Three Urns

The first urn holds $1$ white ball and $2$ black; the second holds $2$ white and $1$ black; the third holds $2$ white and $2$ black. A blindfolded man moves one ball from the first urn to the second, then one ball from the second to the third, then draws a ball from the third. Is it an even chance that the ball he draws is white?

Solution

It is not quite even. The chance of white is $\tfrac{31}{60}$, a shade above one half.

Follow the two transfers.

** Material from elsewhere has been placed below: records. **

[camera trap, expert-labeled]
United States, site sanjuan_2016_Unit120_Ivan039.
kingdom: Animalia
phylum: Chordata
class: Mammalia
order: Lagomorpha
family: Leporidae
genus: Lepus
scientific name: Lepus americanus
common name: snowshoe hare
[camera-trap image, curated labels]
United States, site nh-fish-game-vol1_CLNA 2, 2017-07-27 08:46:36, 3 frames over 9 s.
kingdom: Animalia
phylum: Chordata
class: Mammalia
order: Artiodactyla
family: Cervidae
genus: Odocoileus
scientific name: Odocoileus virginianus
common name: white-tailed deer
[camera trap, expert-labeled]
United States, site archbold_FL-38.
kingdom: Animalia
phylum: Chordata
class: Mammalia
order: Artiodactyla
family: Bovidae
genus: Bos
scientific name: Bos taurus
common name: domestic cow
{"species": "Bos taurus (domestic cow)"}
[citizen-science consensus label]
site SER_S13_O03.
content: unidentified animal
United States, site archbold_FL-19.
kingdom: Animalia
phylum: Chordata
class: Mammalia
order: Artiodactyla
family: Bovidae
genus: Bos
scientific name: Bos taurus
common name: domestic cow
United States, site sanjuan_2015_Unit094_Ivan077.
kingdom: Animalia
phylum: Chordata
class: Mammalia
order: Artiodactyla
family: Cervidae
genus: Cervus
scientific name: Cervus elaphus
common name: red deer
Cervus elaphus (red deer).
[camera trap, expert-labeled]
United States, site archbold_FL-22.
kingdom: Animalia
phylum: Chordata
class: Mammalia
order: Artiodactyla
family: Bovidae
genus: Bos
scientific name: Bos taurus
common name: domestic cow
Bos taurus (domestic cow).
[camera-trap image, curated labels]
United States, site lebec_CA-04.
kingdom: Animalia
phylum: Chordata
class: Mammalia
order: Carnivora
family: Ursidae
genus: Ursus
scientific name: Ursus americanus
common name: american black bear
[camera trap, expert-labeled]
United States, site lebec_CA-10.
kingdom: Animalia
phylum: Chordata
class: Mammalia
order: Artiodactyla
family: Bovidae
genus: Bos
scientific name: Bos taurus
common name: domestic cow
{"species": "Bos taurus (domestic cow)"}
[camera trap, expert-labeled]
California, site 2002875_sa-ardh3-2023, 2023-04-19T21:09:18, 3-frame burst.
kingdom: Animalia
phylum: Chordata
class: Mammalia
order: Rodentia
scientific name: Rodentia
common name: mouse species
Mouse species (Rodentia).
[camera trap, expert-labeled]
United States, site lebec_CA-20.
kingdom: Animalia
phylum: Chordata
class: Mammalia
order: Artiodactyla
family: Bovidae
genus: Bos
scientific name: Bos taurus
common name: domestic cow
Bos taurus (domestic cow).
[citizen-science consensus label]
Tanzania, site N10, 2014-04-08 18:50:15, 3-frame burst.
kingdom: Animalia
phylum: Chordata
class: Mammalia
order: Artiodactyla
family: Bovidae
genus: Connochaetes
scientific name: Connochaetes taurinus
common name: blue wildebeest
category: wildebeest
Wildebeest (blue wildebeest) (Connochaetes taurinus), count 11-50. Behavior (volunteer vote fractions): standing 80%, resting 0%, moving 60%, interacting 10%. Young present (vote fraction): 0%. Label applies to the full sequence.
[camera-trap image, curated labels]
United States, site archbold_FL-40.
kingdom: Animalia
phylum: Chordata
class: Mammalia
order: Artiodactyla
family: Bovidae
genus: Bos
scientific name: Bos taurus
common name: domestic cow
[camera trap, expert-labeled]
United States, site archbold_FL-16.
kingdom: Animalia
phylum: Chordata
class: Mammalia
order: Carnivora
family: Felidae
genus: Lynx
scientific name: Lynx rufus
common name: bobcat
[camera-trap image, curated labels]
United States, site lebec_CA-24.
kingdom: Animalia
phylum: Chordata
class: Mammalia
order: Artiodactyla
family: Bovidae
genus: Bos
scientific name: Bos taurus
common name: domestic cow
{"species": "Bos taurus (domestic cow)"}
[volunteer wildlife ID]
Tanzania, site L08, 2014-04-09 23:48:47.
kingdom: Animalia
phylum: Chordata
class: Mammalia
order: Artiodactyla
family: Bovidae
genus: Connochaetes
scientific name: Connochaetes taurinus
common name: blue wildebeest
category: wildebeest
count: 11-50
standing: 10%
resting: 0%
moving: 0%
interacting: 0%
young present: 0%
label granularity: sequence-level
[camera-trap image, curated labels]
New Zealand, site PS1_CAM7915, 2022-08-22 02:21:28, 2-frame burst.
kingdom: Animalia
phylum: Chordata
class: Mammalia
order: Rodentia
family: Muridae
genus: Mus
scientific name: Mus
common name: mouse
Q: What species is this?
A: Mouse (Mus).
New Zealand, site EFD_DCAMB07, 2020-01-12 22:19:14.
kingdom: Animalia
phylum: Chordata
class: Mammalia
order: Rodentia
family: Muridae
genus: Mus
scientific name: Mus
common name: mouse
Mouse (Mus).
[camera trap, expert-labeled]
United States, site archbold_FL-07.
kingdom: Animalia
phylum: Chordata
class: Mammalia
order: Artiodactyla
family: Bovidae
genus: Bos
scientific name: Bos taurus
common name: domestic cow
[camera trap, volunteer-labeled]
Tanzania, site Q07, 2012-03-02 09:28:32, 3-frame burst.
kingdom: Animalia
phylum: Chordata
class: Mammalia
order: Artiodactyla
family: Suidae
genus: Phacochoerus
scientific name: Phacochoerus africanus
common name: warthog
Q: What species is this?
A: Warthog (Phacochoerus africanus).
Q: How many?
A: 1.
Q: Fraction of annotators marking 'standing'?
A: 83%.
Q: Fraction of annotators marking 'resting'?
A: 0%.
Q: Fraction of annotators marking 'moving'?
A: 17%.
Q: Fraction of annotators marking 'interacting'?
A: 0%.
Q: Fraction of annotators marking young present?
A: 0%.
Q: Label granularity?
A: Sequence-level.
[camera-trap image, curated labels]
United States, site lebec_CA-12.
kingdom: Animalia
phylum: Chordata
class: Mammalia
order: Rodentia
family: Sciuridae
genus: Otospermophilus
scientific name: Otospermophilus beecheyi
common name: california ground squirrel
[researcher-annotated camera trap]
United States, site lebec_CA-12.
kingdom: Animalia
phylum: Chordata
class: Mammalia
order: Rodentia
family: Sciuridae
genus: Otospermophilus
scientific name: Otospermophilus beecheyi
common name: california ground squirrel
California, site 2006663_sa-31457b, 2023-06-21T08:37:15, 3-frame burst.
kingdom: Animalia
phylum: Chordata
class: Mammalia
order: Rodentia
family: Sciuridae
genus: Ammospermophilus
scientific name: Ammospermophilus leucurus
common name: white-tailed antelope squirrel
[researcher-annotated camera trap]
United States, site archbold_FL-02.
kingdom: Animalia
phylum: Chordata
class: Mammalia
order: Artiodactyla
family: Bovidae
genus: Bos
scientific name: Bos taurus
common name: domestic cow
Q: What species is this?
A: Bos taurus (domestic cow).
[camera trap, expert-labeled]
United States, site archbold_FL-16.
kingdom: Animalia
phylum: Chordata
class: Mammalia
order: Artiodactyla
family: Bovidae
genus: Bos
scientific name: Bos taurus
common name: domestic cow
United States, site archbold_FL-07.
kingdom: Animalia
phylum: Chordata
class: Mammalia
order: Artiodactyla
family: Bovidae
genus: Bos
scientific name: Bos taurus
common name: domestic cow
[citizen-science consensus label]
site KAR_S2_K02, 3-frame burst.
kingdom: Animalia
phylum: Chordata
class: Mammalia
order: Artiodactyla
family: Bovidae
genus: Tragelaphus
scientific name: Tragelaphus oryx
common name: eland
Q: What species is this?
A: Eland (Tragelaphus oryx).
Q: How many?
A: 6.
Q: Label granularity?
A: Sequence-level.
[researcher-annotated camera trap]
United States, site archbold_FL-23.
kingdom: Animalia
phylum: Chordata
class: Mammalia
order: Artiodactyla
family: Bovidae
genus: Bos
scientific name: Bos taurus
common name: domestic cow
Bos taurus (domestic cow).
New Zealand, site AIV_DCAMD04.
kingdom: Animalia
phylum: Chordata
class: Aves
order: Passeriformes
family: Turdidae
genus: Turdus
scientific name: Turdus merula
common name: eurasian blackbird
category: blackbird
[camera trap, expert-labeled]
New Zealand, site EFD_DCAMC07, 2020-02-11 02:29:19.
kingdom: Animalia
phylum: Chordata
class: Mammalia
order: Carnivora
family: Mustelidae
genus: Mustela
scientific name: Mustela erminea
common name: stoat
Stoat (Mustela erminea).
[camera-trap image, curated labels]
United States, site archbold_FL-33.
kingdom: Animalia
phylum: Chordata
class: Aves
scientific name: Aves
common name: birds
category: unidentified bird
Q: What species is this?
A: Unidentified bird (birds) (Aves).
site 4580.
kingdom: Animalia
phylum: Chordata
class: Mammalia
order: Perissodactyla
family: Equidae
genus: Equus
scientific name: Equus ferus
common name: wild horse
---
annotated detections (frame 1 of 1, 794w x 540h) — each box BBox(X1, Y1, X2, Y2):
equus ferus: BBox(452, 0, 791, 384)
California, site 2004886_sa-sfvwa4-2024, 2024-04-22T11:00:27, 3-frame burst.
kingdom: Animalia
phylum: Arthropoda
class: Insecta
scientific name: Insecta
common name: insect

The ball leaving the first urn is white with probability $\tfrac13$, black with probability $\tfrac23$. That changes the second urn before the next draw:

• With probability $\tfrac13$ the second urn becomes $3$ white, $1$ black, so the ball passed on to the third is white with probability $\tfrac34$.

• With probability $\tfrac23$ it becomes $2$ white, $2$ black, so the ball passed on is white with probability $\tfrac12$.

So the ball arriving at the third urn is white with probability $$\frac13 \cdot \frac34 + \frac23 \cdot \frac12 = \frac14 + \frac13 = \frac{7}{12}.$$ The third urn, originally $2$ white and $2$ black, gains this ball and then has five balls. Its white count is $2$ plus the newcomer, so the chance the final draw is white is $$\frac{1}{5}\left(2 + \frac{7}{12}\right) = \frac{1}{5} \cdot \frac{31}{12} = \frac{31}{60} \approx 0.517.$$ The blindfold tilts the odds very slightly towards white.